Marxism no magic bullet
Single cure will not fix South Africa’s litany of problems in one shot
WHEN I was at university in Durban in the early 1980s, almost all of the most interesting lecturers were Marxists.
This wasn’t just in the sociology department either – though that was, of course, Marxist central.
My favourite English lecturer was a Marxist, my African studies lecturers were Marxists (obviously), and even the economics department was kind of Marxist.
My wonderful music professor was, you guessed it, Marxist.
The very real fight against apartheid needed an intellectual foundation that could elucidate the fractious social predicament in which we found ourselves, and hold out a promise for the future. Rather like now. All of this old history came rushing back to me on the 200th anniversary of Karl Marx’s death last weekend.
By the 1990s the superiority of free-market countries, not just for the rich but for the poor, was becoming undeniable.
By a fluke the global argument had turned into a social experiment – two countries, one in the East, one in the West, had been divided in two.
One half of both Germany and Korea had decided to go capitalist, the other half communist, just as you would if you were conducting a scientific study.

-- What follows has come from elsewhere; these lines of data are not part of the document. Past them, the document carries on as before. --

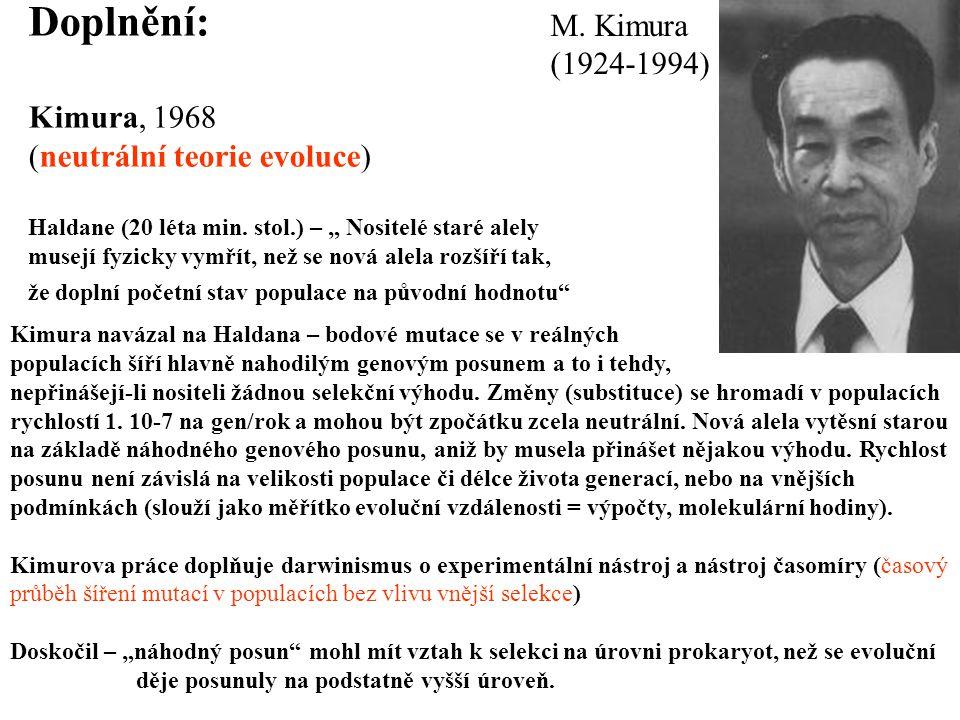 Doplnění: M. Kimura (1924-1994) Kimura, 1968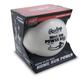 Home Run Power Ball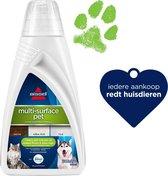 BISSELL 2550 Reinigingsmiddel Multisurface Pet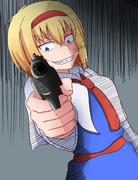 銃をむけるアリスTIS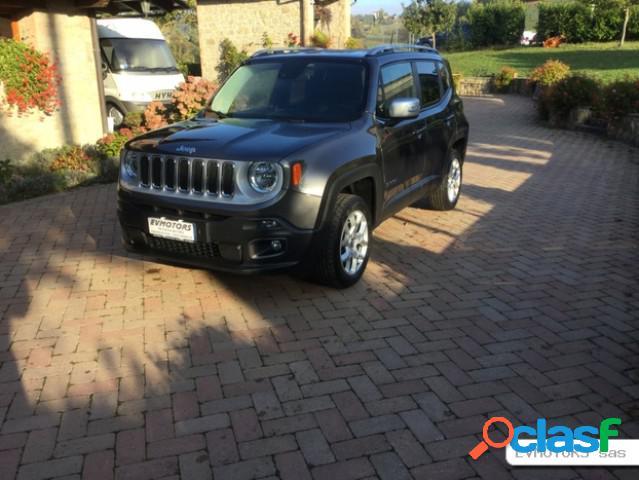 Jeep renegade diesel in vendita a gaggio montano (bologna)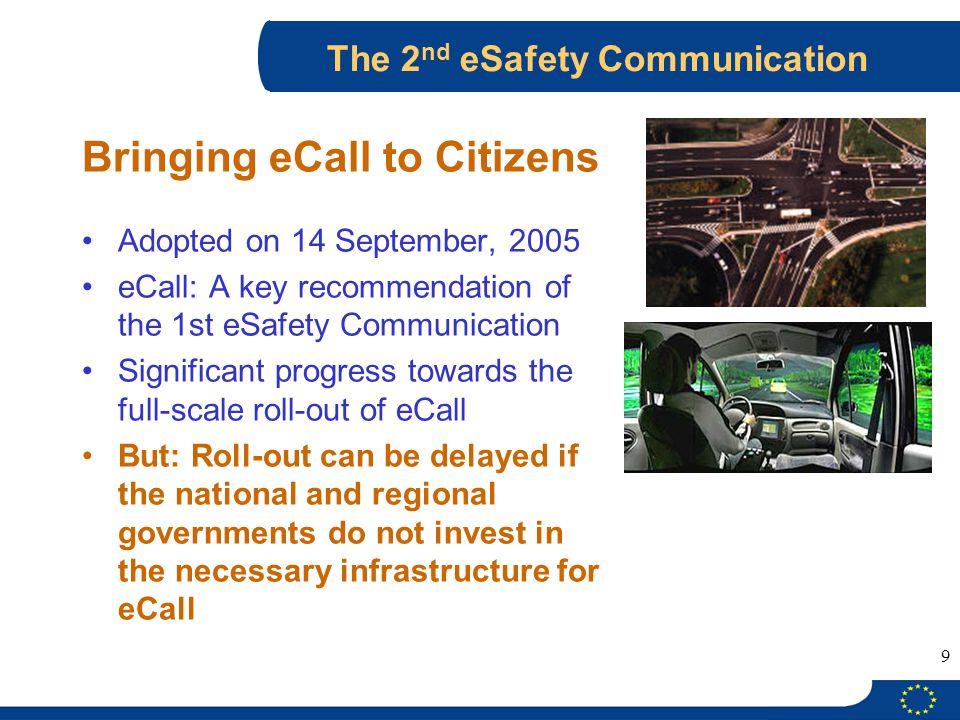 The 2nd eSafety Communication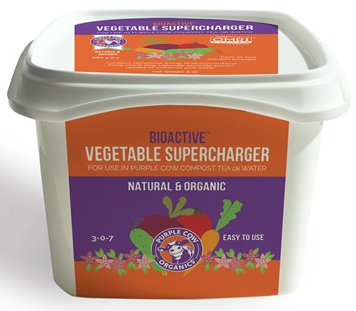Purple Cow Organics BioActive Vegetable Supercharger 8 Oz.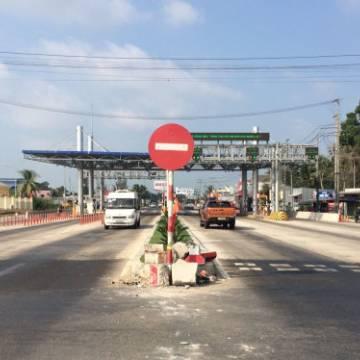 'Mỗi ngày, phải tốn thêm 4 triệu tiền phí cho 22 km đường'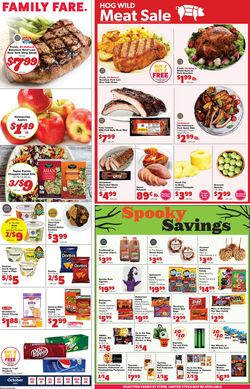 Current weekly ad Family Fare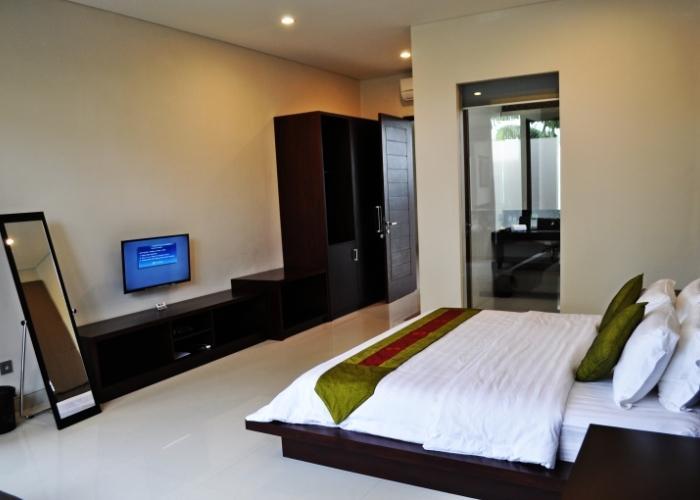 5 Bedroom Private Pool Villa in Kuta - Image 1 - Kuta - rentals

The result was not just grinding poverty on the communist side but also autocracy, cruel repression, queues for everything, limitations on thought and creativity and endless lies.

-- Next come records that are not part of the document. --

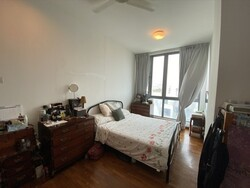 Glamour Ville (D15), Apartment #271659211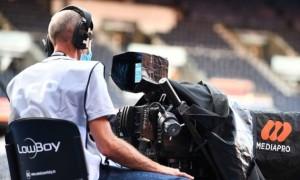 Чемпіонат Франції залишився без ТВ-транслятора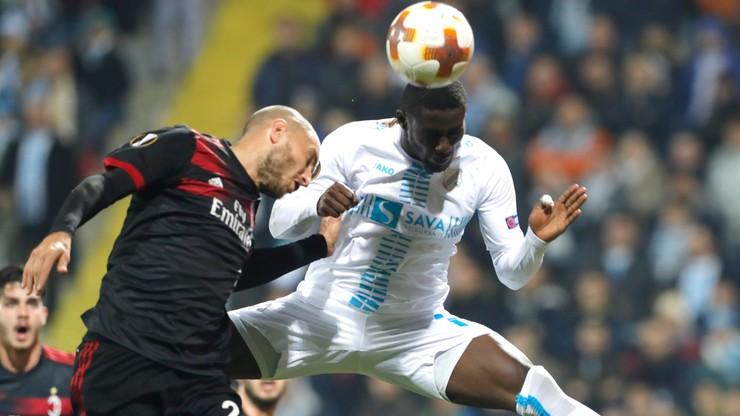 Liga Europy: Sensacyjna porażka Milanu. Kolejni Polacy awansowali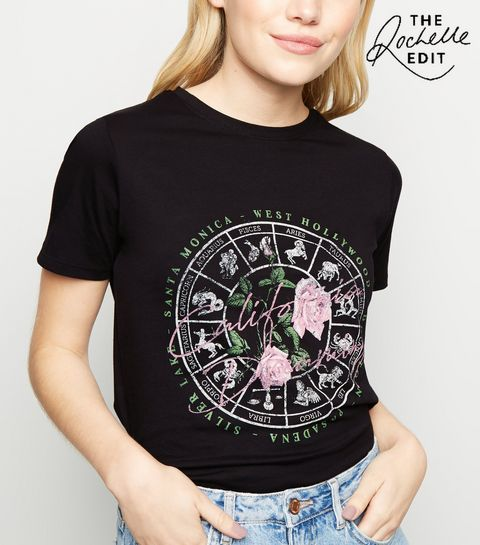 187464ad6e3 ... Black Mystic Star Sign Slogan T-Shirt ...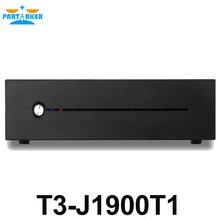 Celeron J1900 Mini PC Quad Core Fanless Desktop Computer with VGA HDMI Dual LAN 2 LAN Port 2 Com Support Window 10/Win 7/Linux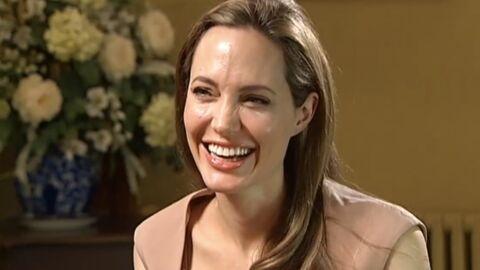 Angelina Jolie ne serait pas contre arrêter le cinéma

There were some social improvements, but they were obliterated by deathly failure, famines and jails everywhere.
On the other side of the wall there were plenty of problems, but freedom and creativity bloomed in the diversity.
Everywhere – in science, technology, the arts, and, importantly, business.
Marx’s world seemed then a disastrous and horrible mistake.
And yet Marxism has made a comeback, particularly in SA.
The promise of a glorious revolution that solves all social ills is too tantalising to pass up.
Even if it isn’t called Marxism, you can see it heavily influencing EFF policies, many ANC politicians and not a few who call themselves liberals.
They support state banks, heavily state-owned mines and the ridiculous idea of a sovereign wealth fund. (How can a government that borrows R500-million a day suddenly start what is in effect a national savings fund? It’s just absurd).
The guiding light here is Marxism, or perhaps more accurately Marxist-Leninism; a super-powerful state dominating the economy, gloriously pushing parts of it around as if they are chess pieces, providing endless jobs against a rational plan.
“Let the ruling classes tremble at a communist revolution.
“The proletarians have nothing to lose but their chains.” Heady stuff. Yet, all wrong.
Marx’s biggest failure was technical; he predicted that the rate of profit would continually fall since companies would compete each other out of existence, and it would all come crashing down in devastation.
Instead, Adam Smith’s contrary vision of individuals seeking their own benefit, inadvertently helping each other move forward towards a better and, importantly, more moral universe proved true.
The rate of profit did fall, but popped up again somewhere else, and someone else took advantage of that, and so on.
Capitalism turned out to be a bubbling stew, its excesses reformed by democratic consensus and legislative interventions. Yet, Marxism has remained. As an article in The Economist pointed out recently, his ideas are now more relevant than they have been for decades.
The post-war consensus that shifted power from capital to labour and produced a “great compression” in living standards is fading.
Globalisation and the rise of a virtual economy are producing a version of capitalism that once more seems to be out of control, the magazine noted.
Marx’s argument that capitalism is essentially rent-seeking doesn’t seem totally out of place in a world in which many managers get paid enormous amounts for doing very little, where politicians get endless back-handers, where bankers and lawyers devise schemes to insert themselves into every kind of money flow.
For South African politicians, the pull of these ideas leads them into a terrible trap: the notion that there is a magic bullet out there that can fix all our problems in one shot.
But there is no magic bullet. We all want what is best for us all.
South Africans need to generate some confidence, self-belief and joy in their bubbling stew, as unique and difficult as it is.